Divertida, eu?

-Ih Luísa, nem começa! – deu uma bronca sua amiga-irmã Anita, como sempre costumava fazer.

-Mas você sabe que é verdade, eu não ia mentir sobre uma coisa dessas! – exasperou-se Luísa, arregalando os olhos numa tentativa inútil e frustrada de tentar ser mais dramática.

Anita girou os olhos para o teto, o irritante hábito que tinha desde seus 6 anos. Irritante mesmo.

-Escuta aqui Luísa!
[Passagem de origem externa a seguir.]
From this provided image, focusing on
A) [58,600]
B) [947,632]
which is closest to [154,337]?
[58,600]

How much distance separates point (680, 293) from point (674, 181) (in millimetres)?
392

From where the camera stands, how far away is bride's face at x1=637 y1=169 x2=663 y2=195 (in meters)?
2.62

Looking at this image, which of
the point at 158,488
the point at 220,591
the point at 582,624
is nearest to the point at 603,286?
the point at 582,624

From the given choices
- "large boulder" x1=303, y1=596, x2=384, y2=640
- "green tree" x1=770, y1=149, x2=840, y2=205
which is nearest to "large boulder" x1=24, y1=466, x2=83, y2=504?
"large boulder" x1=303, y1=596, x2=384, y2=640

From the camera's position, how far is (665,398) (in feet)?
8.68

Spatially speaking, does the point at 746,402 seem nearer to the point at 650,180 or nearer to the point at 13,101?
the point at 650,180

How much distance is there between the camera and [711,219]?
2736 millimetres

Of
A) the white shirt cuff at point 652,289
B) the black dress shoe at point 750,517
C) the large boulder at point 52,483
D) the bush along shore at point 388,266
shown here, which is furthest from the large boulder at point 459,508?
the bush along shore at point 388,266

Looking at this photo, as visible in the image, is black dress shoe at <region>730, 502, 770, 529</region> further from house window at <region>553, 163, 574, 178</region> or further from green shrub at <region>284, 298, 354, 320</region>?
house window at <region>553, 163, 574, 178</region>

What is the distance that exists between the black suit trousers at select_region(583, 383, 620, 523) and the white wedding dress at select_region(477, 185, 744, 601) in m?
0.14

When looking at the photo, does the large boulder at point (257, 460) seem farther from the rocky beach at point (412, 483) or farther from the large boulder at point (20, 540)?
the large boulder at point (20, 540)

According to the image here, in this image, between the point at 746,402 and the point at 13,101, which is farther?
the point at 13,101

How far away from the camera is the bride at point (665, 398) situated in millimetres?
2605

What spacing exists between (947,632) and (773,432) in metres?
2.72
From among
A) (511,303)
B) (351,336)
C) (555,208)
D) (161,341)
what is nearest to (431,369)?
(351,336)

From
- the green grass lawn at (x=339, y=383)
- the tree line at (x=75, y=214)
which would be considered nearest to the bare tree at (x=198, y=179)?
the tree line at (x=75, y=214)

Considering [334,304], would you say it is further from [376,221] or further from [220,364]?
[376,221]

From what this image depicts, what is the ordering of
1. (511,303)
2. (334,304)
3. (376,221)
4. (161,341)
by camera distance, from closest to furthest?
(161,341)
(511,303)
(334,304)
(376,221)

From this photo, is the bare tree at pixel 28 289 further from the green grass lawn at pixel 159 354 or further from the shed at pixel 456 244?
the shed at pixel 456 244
Não venha me dizer que você não é divertida, porque você é, o pessoal fica rindo uns 5 minutos depois que você fala alguma coisa, caramba!

-Eu seeeei, o problema é que o pessoal, sei lá, o pessoal não me leva a sério – choramingou Luísa – Sou só a menina engraçada, uma distração momentânea.

-Ô Marcela, dá pra você me ajudar aqui? – reclamou Anita, mãos na cintura, olhando para a única menina que não tinha falado nada, a que estava coberta parcialmente por um elefante de pelúcia.

-Hmmm, o que você quer que eu diga? – perguntou timidamente Marcela, enrolando os cabelos cacheados nos dedos, coisa que sempre fazia quando tinha receio de dizer alguma coisa.

-Diz pra essa maluca que ela está sofrendo aquela crise crônica de insegurança de novo – falou Anita, bem alto.

-Mas eu não tenho nenhuma crise crônica de insegurança, não mesmo – defendeu-se Luísa, um olhar hostil pintando em seu rosto.

-Ah claro, e eu vou virar chefe de limpeza das jaulas dos hipopótamos no zoológico de Nova York – comentou Anita, que na verdade queria ser astronauta.

-Eu só acho… – começou Marcela, os cachos ainda nos dedos – que a Luísa devia parar com essas leseiras e continuar do jeito que ela é – concluiu a menina, que queria ser cartomante.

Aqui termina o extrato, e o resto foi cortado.